### Trecho para ler
Foi no início do século VI a.C. que Tales de Mileto inaugurou na Matemática a preocupação demonstrativa. A partir de então a Matemática grega vai assumindo o aspecto de um corpo de proposições logicamente ordenadas: cada proposição é demonstrada a partir de proposições anteriores, essas a partir de outras precedentes, e assim por diante, um processo que não teria fim. Mas os gregos logo perceberam isso e viram que era necessário parar o processo em certas proposições iniciais, consideradas evidentes por si mesmas; com base nessas, todas as outras são demonstradas. As proposições evidentes por si mesmas são hoje designadas, indiferentemente, “postulados” ou “axiomas”. O aspecto mais importante de Os Elementos é essa organização dos fatos, num admirável encadeamento lógico-dedutivo, em que um número reduzido de proposições e definições iniciais são o bastante para se demonstrar, uns após os outros, todos os teoremas considerados. Historicamente, Os Elementos de Euclides é a primeira corporificação desse “método axiomático”, do qual voltaremos a falar mais adiante.

As geometrias não-euclidianas

Embora muito admirado e aplaudido, o modelo axiomático de Os Elementos, no que se refere ao quinto postulado, ou postulado das paralelas, suscitou questionamentos.

### Pedido 1
Reproduza o trecho sobre a geometria grega, começando nas palavras que contêm "Embora muito admirado" e parando depois de "paralelas, suscitou questionamentos.".
### Pedido 2
Responda a estas perguntas com base no trecho sobre a geometria grega:
(a) Quem inaugurou na Matemática a preocupação demonstrativa, e em que época?
(b) Como são designadas hoje as proposições evidentes por si mesmas?
(c) Que postulado de Os Elementos suscitou questionamentos?
### Pedido 3
Continue o trecho sobre a geometria grega a partir da frase final, que fala dos questionamentos ao quinto postulado.
As linhas que vêm depois não têm relação com o trecho sobre a geometria grega.

### Informações exibidas
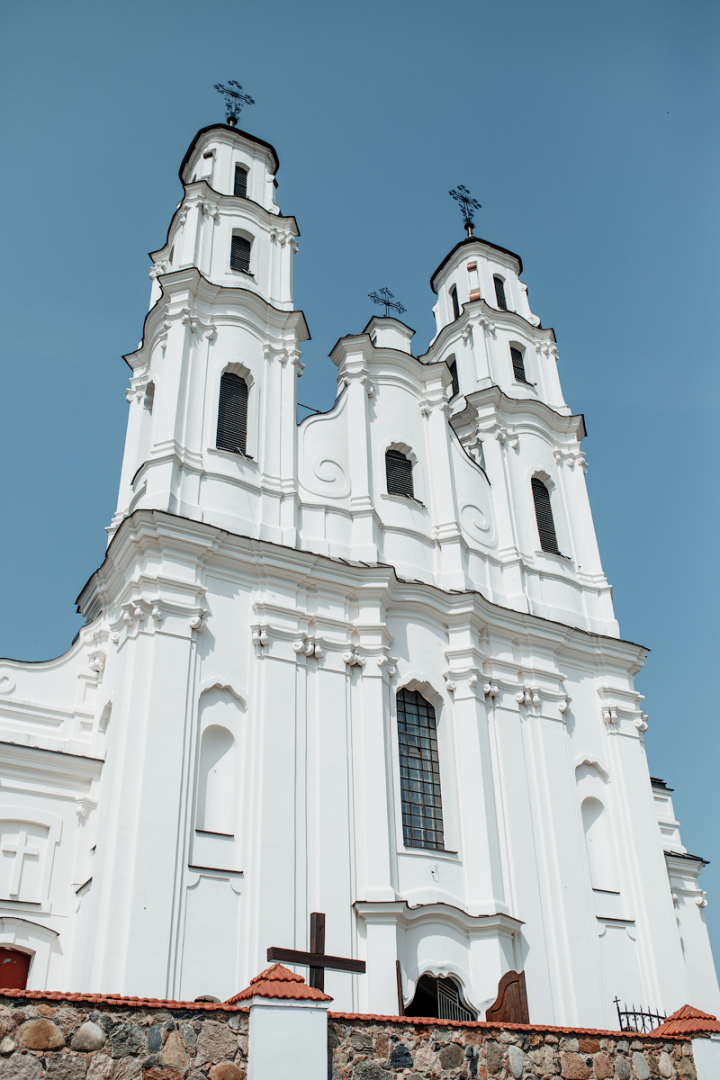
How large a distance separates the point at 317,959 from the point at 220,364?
13739mm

### Resultado final 1
Embora muito admirado e aplaudido, o modelo axiomático de Os Elementos, no que se refere ao quinto postulado, ou postulado das paralelas, suscitou questionamentos.

### Resultado final 2
(a) Tales de Mileto, no início do século VI a.C.
(b) São designadas, indiferentemente, "postulados" ou "axiomas".
(c) O quinto postulado, ou postulado das paralelas.

### Resultado final 3
Já na antiguidade vários matemáticos acreditavam que ele pudesse ser demonstrado com base nos outros postulados e tentaram fazer tal demonstração. Essas tentativas foram retomadas nos tempos modernos pelo matemático italiano Girolamo Saccheri (1667-1733), que publicou, pouco antes de morrer, um opúsculo no qual pretendia ter demonstrado o postulado pelo método de redução ao absurdo. Assim, negando o postulado, ele demonstrou uma série de teoremas, concluindo ter chegado a uma contradição. Mas, no fundo, no fundo, não havia contradição nas conclusões de Saccheri, embora isso só fosse notado muito mais tarde, quando Eugênio Beltrami (1835-1900) descobriu o trabalho de Saccheri.
Por volta de 1830 já havia sérias suspeitas de que o postulado das paralelas não pudesse ser demonstrado a partir dos outros. Suspeitava-se que ele fosse independente dos outros quatro, e que se pudesse desenvolver uma geometria a partir de negações do postulado das paralelas, ao lado dos outros postulados de Euclides. Foi nessa época que o matemático húngaro János Bolyai (1802-1860) e o russo Nicokolai Ivanovich Lobachevsky (1792-1856) publicaram, independentemente um do outro, a descoberta de geometrias não-euclidianas, ou seja, geometrias que negam o postulado das paralelas.
Mas as publicações de Bolyai e Lobachevski não foram suficientes para convencer o mundo matemático da possibilidade das geometrias não-euclidianas. Esses trabalhos eram parecidos com o de Saccheri: negavam o postulado das paralelas e desenvolviam uma série de teoremas sem chegar a contradição alguma. Mas, e daí? Quem garante que a contradição não está para aparecer logo no próximo teorema que ainda não foi demonstrado? Quem garante que todos os teoremas já foram enunciados e demonstrados? Aliás, foi somente após essas questões terem sido levantadas, aliadas à conexão com as tentativas de construir geometrias não-euclidianas, que os matemáticos começaram a perceber que a própria Geometria de Euclides também estava sujeita aos mesmos questionamentos.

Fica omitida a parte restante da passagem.